Project ORCA was the embodiment of big government, top-down management. Information was sent by volunteers in swing states across the country to Boston, and those in Boston were then tasked with assigning other volunteers in those same swing states to contact those who had not yet been to the polls. Boston was, at best, a detour and an unnecessary middleman in the GOTV efforts, and when that link in the chain broke, Romney’s GOTV effort crumbled on the most crucial day of his campaign. One of the most successful components of Karl Rove’s GOTV efforts with George W. Bush’s campaigns was his small-government ideological approach. Each volunteer was tasked with personally getting a handful of voters from their area to the polls, voters that they were already familiar with from their church, their children’s schools and their community. Instead of this strategy, Boston was the hub; information was sent there and GOTV assignments were delegated from thousands of miles away by Romney staffers largely unfamiliar with individuals and communities. At Ace of Spades, Ekdahl described the organizational approach of Project ORCA: “The bitter irony of this entire endeavor was that a supposedly small government candidate gutted the local structure of GOTV efforts in favor of a centralized, faceless organization in a far off place (in this case, their Boston headquarters).”




Was ORCA’s failure the reason why Romney lost Virginia by almost 116,000 votes, Ohio by 103,000, Iowa by 88,000 or why Florida is still, days later, too close to call? It’s impossible to know what a Romney campaign with working GOTV technology would have been able to accomplish.

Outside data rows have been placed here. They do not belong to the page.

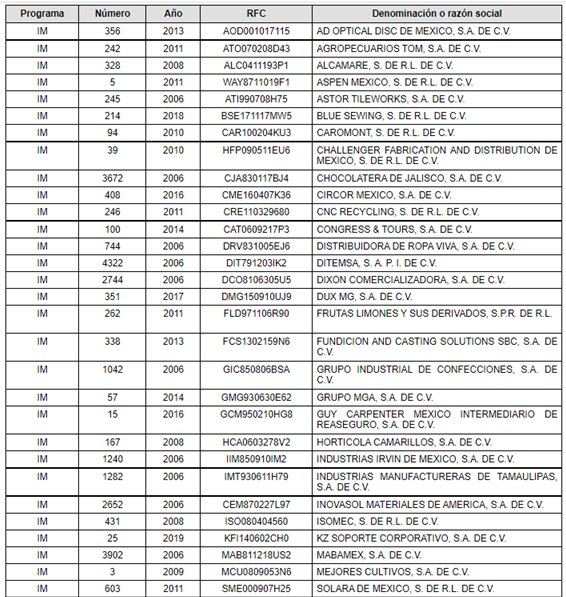 | Programa | Número | Año | RFC | Denominación o razón social |
|---|---|---|---|---|
| IM | 356 | 2013 | AOD001017115 | AD OPTICAL DISC DE MEXICO, S.A. DE C.V. |
| IM | 242 | 2011 | ATO070208D43 | AGROPECUARIOS TOM, S.A. DE C.V. |
| IM | 328 | 2008 | ALC0411193P1 | ALCAMARE, S. DE R.L. DE C.V. |
| IM | 5 | 2011 | WAY8711019F1 | ASPEN MEXICO, S. DE R.L. DE C.V. |
| IM | 245 | 2006 | ATI990708H75 | ASTOR TILEWORKS, S.A. DE C.V. |
| IM | 214 | 2018 | BSE171117MW5 | BLUE SEWING, S. DE R.L. DE C.V. |
| IM | 94 | 2010 | CAR100204KU3 | CAROMONT, S. DE R.L. DE C.V. |
| IM | 39 | 2010 | HFP090511EU6 | CHALLENGER FABRICATION AND DISTRIBUTION DE MEXICO, S. DE R.L. DE C.V. |
| IM | 3672 | 2006 | CJA830117BJ4 | CHOCOLATERA DE JALISCO, S.A. DE C.V. |
| IM | 408 | 2016 | CME160407K36 | CIRCOR MEXICO, S.A. DE C.V. |
| IM | 246 | 2011 | CRE110329680 | CNC RECYCLING, S. DE R.L. DE C.V. |
| IM | 100 | 2014 | CAT0609217P3 | CONGRESS & TOURS, S.A. DE C.V. |
| IM | 744 | 2006 | DRV831005EJ6 | DISTRIBUIDORA DE ROPA VIVA, S.A. DE C.V. |
| IM | 4322 | 2006 | DIT791203IK2 | DITEMSA, S.A. P. I. DE C.V. |
| IM | 2744 | 2006 | DCO8106305U5 | DIXON COMERCIALIZADORA, S.A. DE C.V. |
| IM | 351 | 2017 | DMG150910UJ9 | DUX MG, S.A. DE C.V. |
| IM | 262 | 2011 | FLD971106R90 | FRUTAS LIMONES Y SUS DERIVADOS, S.P.R. DE R.L. |
| IM | 338 | 2013 | FCS1302159N6 | FUNDICION AND CASTING SOLUTIONS SBC, S.A. DE C.V. |
| IM | 1042 | 2006 | GIC850806BSA | GRUPO INDUSTRIAL DE CONFECCIONES, S.A. DE C.V. |
| IM | 57 | 2014 | GMG930630E62 | GRUPO MGA, S.A. DE C.V. |
| IM | 15 | 2016 | GCM950210HG8 | GUY CARPENTER MEXICO INTERMEDIARIO DE REASEGURO, S.A. DE C.V. |
| IM | 167 | 2008 | HCA0603278V2 | HORTICOLA CAMARILLOS, S.A. DE C.V. |
| IM | 1240 | 2006 | IIM850910IM2 | INDUSTRIAS IRVIN DE MEXICO, S.A. DE C.V. |
| IM | 1282 | 2006 | IMT930611H79 | INDUSTRIAS MANUFACTURERAS DE TAMAULIPAS, S.A. DE C.V. |
| IM | 2652 | 2006 | CEM870227L97 | INOVASOL MATERIALES DE AMERICA, S.A. DE C.V. |
| IM | 431 | 2008 | ISO080404560 | ISOMEC, S. DE R.L. DE C.V. |
| IM | 25 | 2019 | KFI140602CH0 | KZ SOPORTE CORPORATIVO, S.A. DE C.V. |
| IM | 3902 | 2006 | MAB811218US2 | MABAMEX, S.A. DE C.V. |
| IM | 3 | 2009 | MCU0809053N6 | MEJORES CULTIVOS, S.A. DE C.V. |
| IM | 603 | 2011 | SME000907H25 | SOLARA DE MEXICO, S. DE R.L. DE C.V. |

Ekdahl explained that with the failure of Project ORCA’s organization and its later meltdown on Election Day “30,000+ of the most active and fired-up volunteers were wandering around confused and frustrated when they could have been doing anything else to help. Like driving people to the polls, phone-banking, walking door-to-door, etc.” The possibility that all of the efforts of Romney’s campaign, all of the enthusiasm, went unharnessed and dormant on Election Day when they could’ve at least led to a closer election result, if not a victory, is becoming beyond frustrating for thousands of his staffers, for the millions of Americans who gave their time and money to elect Mitt Romney president as they come to learn just what a disaster ORCA seems to have been.
What if the system had been hacked?  What if a worm, a virus, or other malware had been used by a Democratic Party operative placed like a mole in the Romney-Ryan campaign, in order to bring down the system?

Perhaps the results of the election didn't have as much to do with demographics as some people seem to think.

Perhaps the results were simply the result of a hack.